Here, we will leverage the KnowledgeGraphQueryEngine
, with NebulaGraphStore
as the storage_context.graph_store
.
from llama_index.query_engine import KnowledgeGraphQueryEngine
from llama_index.storage.storage_context import StorageContext
from llama_index.graph_stores import NebulaGraphStore
query_engine = KnowledgeGraphQueryEngine(
storage_context=storage_context,
service_context=service_context,
llm=llm,
verbose=True,
)
response = query_engine.query(
"Tell me about Peter Quill?",
)
display(Markdown(f"<b>{response}</b>"))
INFO:llama_index.query_engine.knowledge_graph_query_engine:Graph Store Query: MATCH (e1:`entity`)-[r:`relationship`]->(e2:`entity`) WHERE e1.`entity`.`name` == 'Peter Quill' RETURN e2.`entity`.`name`; Graph Store Query: MATCH (e1:`entity`)-[r:`relationship`]->(e2:`entity`) WHERE e1.`entity`.`name` == 'Peter Quill' RETURN e2.`entity`.`name`; INFO:llama_index.query_engine.knowledge_graph_query_engine:Graph Store Response: {'e2.entity.name': ['grandfather', 'alternate version of Gamora', 'Guardians of the Galaxy']} Graph Store Response: {'e2.entity.name': ['grandfather', 'alternate version of Gamora', 'Guardians of the Galaxy']}
Peter Quill is the protagonist of the Marvel Cinematic Universe, and is known for being a member of the Guardians of the Galaxy. He is the grandson of a Celestial being, and an alternate version of Gamora.
graph_query = query_engine.generate_query(
"Tell me about Peter Quill?",
)
display(Markdown(f"""
```cypher
{graph_query}
```
"""))
MATCH (e1:`entity`)-[r:`relationship`]->(e2:`entity`) WHERE e1.`entity`.`name` == 'Peter Quill' RETURN e2.`entity`.`name`;
We could see it helps generate the Graph query:
MATCH (e1:`entity`)-[r:`relationship`]->(e2:`entity`)
WHERE e1.`entity`.`name` == 'Peter Quill'
RETURN e2.`entity`.`name`;
And synthese the question based on its result:
{'e2.entity.name': ['grandfather', 'alternate version of Gamora', 'Guardians of the Galaxy']}
Of course we still could query it, too! And this query engine could be our best Graph Query Language learning bot, then :).
%%ngql
MATCH (p:`entity`)-[e:relationship]->(m:`entity`)

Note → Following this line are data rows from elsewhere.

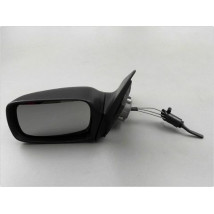 RETROVISEUR EXTERIEUR GAUCHE FORD MONDEO PH2 96-00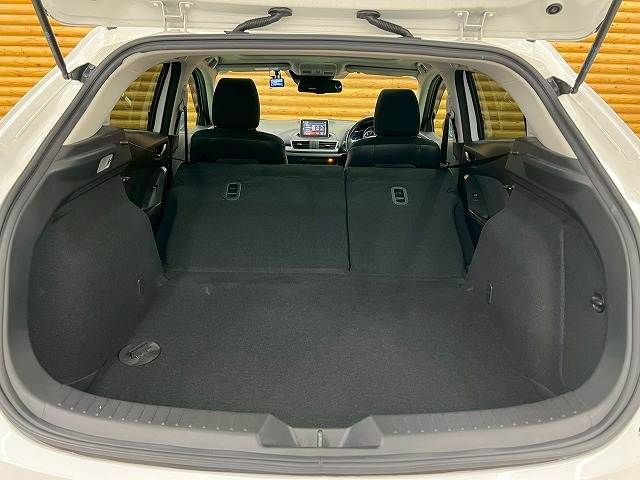 MAZDA AXELA SPORTS 2014 Image 31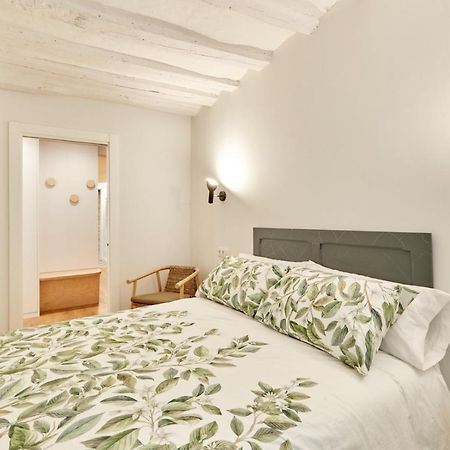 Apartmán Santo Andia By Clabao Pamplona Exteriér fotografie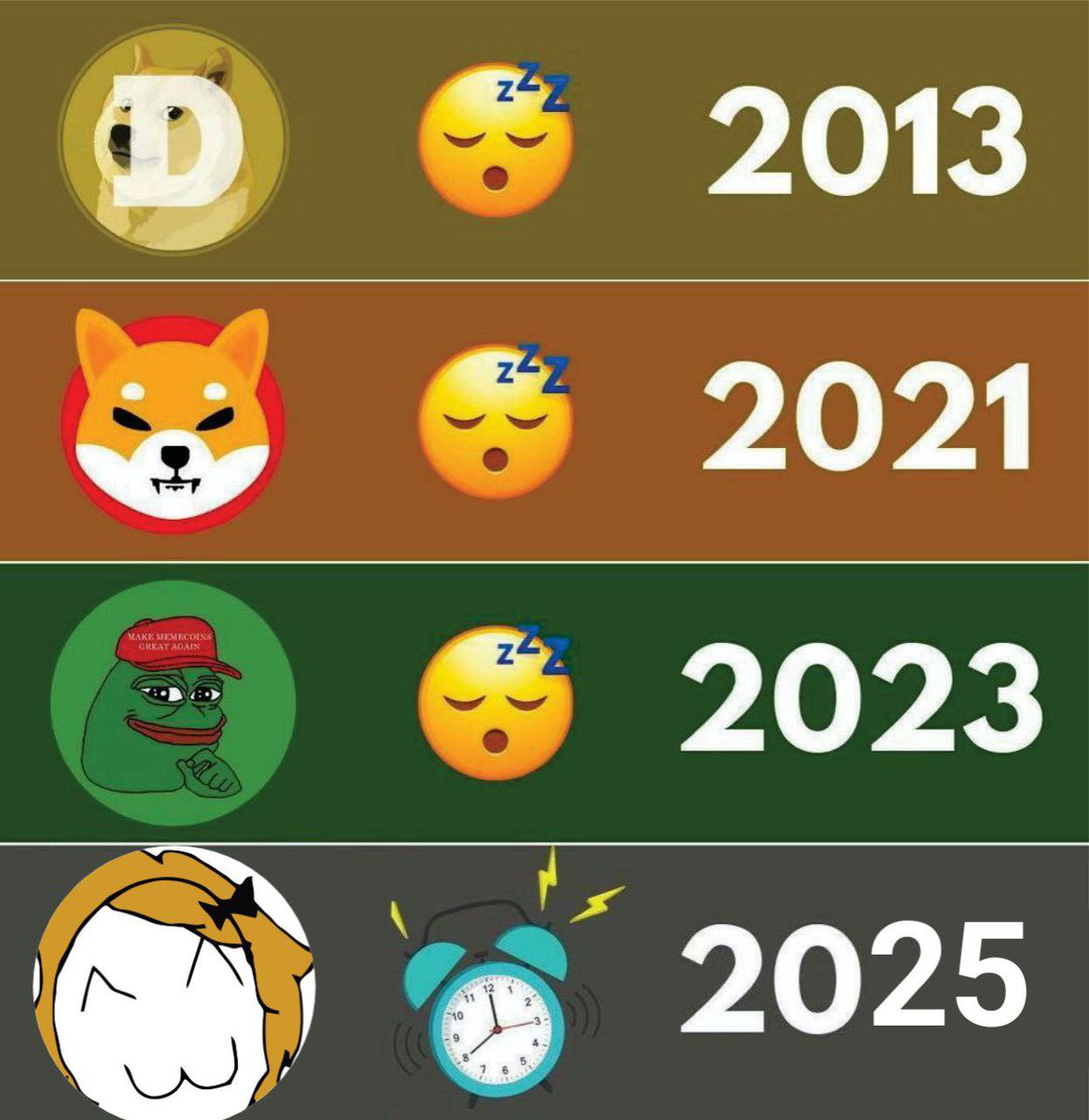 Derpina tweet media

WHERE p.`entity`.`name` == 'Peter Quill'
RETURN p.`entity`.`name`, e.relationship, m.`entity`.`name`;
INFO:nebula3.logger:Get connection to ('127.0.0.1', 9669) Get connection to ('127.0.0.1', 9669)
p.entity.name | e.relationship | m.entity.name | |
---|---|---|---|
0 | Peter Quill | reunites with | grandfather |
1 | Peter Quill | affected by | alternate version of Gamora |
2 | Peter Quill | is leader of | Guardians of the Galaxy |
And change the query to be rendered
%%ngql
MATCH (p:`entity`)-[e:relationship]->(m:`entity`)
WHERE p.`entity`.`name` == 'Peter Quill'
RETURN p, e, m;
INFO:nebula3.logger:Get connection to ('127.0.0.1', 9669) Get connection to ('127.0.0.1', 9669)
p | e | m | |
---|---|---|---|
0 | ("Peter Quill" :entity{name: "Peter Quill"}) | ("Peter Quill")-[:relationship@-13852479784452... | ("grandfather" :entity{name: "grandfather"}) |
1 | ("Peter Quill" :entity{name: "Peter Quill"}) | ("Peter Quill")-[:relationship@252722756429155... | ("alternate version of Gamora" :entity{name: "... |
2 | ("Peter Quill" :entity{name: "Peter Quill"}) | ("Peter Quill")-[:relationship@410484627924794... | ("Guardians of the Galaxy" :entity{name: "Guar... |
%ng_draw
nebulagraph_draw_quill.html
The results of this knowledge-fetching query could not be more clear from the renderred graph then.